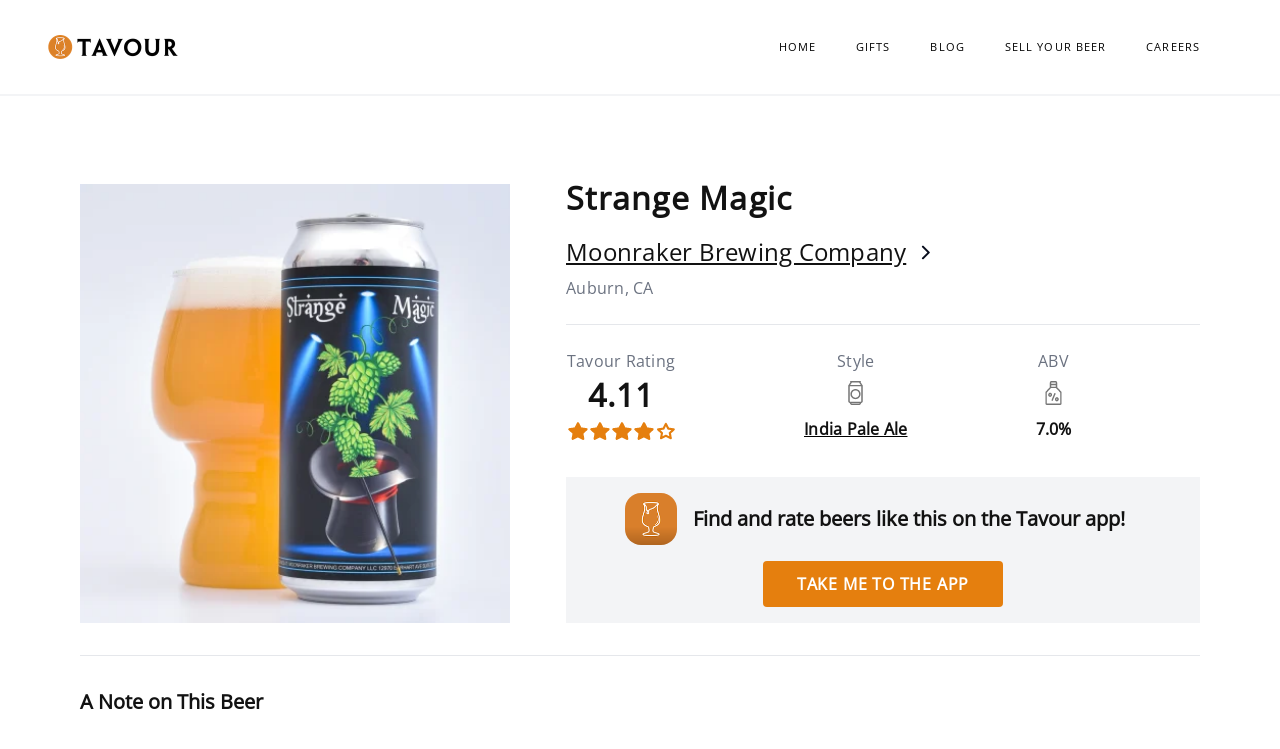

--- FILE ---
content_type: image/svg+xml
request_url: https://www.tavour.com/packs/media/images/star_icon_100-06a6ec55e10f360b3c653bc70d3a63e9.svg
body_size: 206
content:
<svg xmlns="http://www.w3.org/2000/svg" width="13" height="12" fill="none" viewBox="0 0 13 12">
    <path fill="#E57F0E" stroke="#E57F0E" stroke-linecap="round" stroke-linejoin="round" stroke-width="1.5" d="M6.479 1.052l1.699 3.292 3.8.531-2.75 2.561.65 3.619-3.4-1.71-3.398 1.71.649-3.619-2.75-2.56 3.8-.532 1.7-3.292z"/>
</svg>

• • • • •

Return, from the material above, every line with the word "width".

COMPLETED EXERCISE:
<svg xmlns="http://www.w3.org/2000/svg" width="13" height="12" fill="none" viewBox="0 0 13 12">
    <path fill="#E57F0E" stroke="#E57F0E" stroke-linecap="round" stroke-linejoin="round" stroke-width="1.5" d="M6.479 1.052l1.699 3.292 3.8.531-2.75 2.561.65 3.619-3.4-1.71-3.398 1.71.649-3.619-2.75-2.56 3.8-.532 1.7-3.292z"/>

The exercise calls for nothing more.